I recently engaged in an argument on social media. This isn’t anything rare or profound, most of my arguments happen on social media. What was rare and profound was the fact that this conversation offered a natural segue in the ontology of numbers; for once I didn’t have to force it.

Someone made the seemingly uncontroversial statement, “Science doesn’t disappear when I stop believing in it”.

It does, and there are some very simple reasons why, but I feel they obscure the real root of the issue so I’ll get them out of the way:

- Science is the pursuit and application of knowledge and understanding through following a systematic methodology based on evidence.

and

- Knowledge is familiarity with information gained by experience of a fact or situation.

or

- The ability to recall/intuit an awareness of how concepts in a domain are interrelated.

So my point was that science is a knowledge structure, and both knowledge & knowledge structures require a “knower”.

True as it may be, this is a cop-out.

It’s pretty clear the point he intended to convey was, “The properties of objects in the natural world that have been discovered via science would continue to exist if we stopped believing in them”.

- - -

▶ **The task**:
Answer these about the text on science and belief:
1. Where does the writer say most of their arguments happen?
2. What does the writer say both knowledge and knowledge structures require?
3. What does the writer call the point that science is a knowledge structure, in the sentence after making it?
The data after this point is separate material and is not connected to the text above.

▶ **Source material**:
- - -

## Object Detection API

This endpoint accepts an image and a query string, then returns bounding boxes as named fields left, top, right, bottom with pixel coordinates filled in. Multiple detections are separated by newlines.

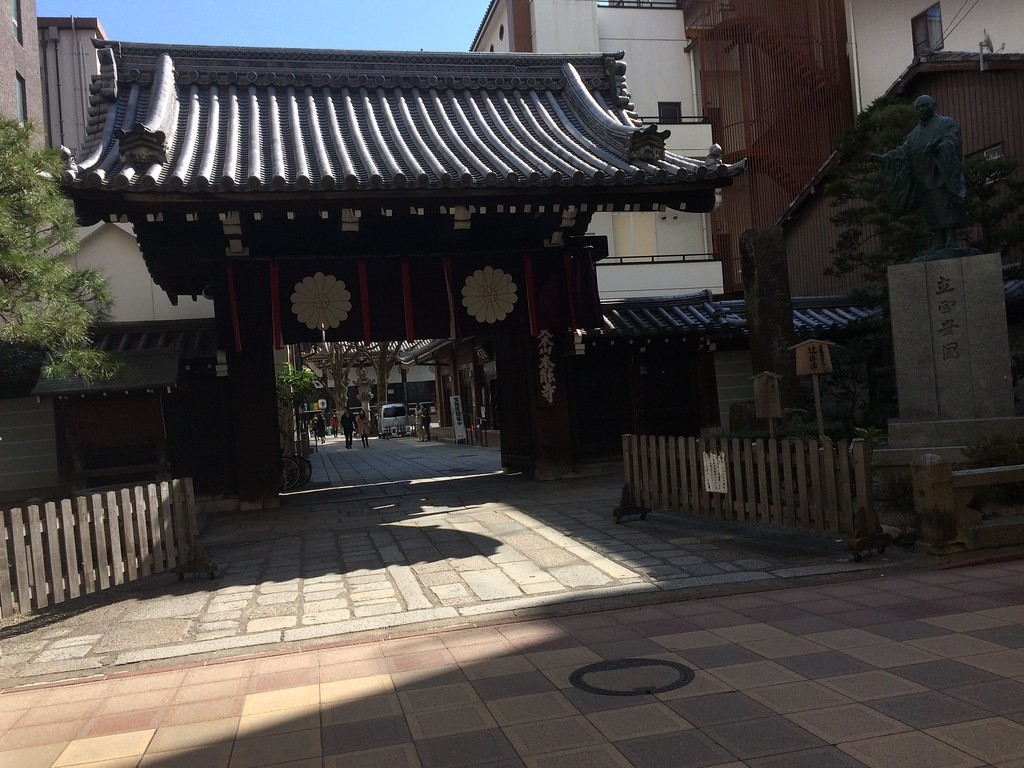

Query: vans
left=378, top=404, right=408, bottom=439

- - -

▶ **Completed task**:
1. On social media.
2. A "knower".
3. A cop-out.